• [Data for this task]:

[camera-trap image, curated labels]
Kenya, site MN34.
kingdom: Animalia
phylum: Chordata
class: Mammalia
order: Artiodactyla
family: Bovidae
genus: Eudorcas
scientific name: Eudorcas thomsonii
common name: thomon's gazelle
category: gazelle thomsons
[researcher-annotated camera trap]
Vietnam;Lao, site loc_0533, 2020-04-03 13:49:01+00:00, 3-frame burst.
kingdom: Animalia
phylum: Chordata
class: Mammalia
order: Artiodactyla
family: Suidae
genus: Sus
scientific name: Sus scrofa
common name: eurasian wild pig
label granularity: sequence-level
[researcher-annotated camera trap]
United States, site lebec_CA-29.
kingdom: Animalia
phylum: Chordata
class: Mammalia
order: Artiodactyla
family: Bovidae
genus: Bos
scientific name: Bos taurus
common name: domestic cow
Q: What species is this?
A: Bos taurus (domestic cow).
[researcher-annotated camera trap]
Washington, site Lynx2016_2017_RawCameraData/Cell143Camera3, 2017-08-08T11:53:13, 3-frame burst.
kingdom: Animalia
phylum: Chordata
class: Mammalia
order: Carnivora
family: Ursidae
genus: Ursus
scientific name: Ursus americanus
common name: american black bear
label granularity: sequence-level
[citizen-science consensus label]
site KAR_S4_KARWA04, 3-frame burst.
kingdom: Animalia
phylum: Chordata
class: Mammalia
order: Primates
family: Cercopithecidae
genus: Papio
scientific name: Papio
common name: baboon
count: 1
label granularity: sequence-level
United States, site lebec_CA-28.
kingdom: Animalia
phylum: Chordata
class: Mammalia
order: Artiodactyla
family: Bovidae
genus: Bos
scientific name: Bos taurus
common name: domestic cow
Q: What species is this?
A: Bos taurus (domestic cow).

• [Description of the task]: Could you copy exactly the lines from the one containing "genus: Papio" through the end of the records above, and nothing more?

• [Task output]:
genus: Papio
scientific name: Papio
common name: baboon
count: 1
label granularity: sequence-level
United States, site lebec_CA-28.
kingdom: Animalia
phylum: Chordata
class: Mammalia
order: Artiodactyla
family: Bovidae
genus: Bos
scientific name: Bos taurus
common name: domestic cow
Q: What species is this?
A: Bos taurus (domestic cow).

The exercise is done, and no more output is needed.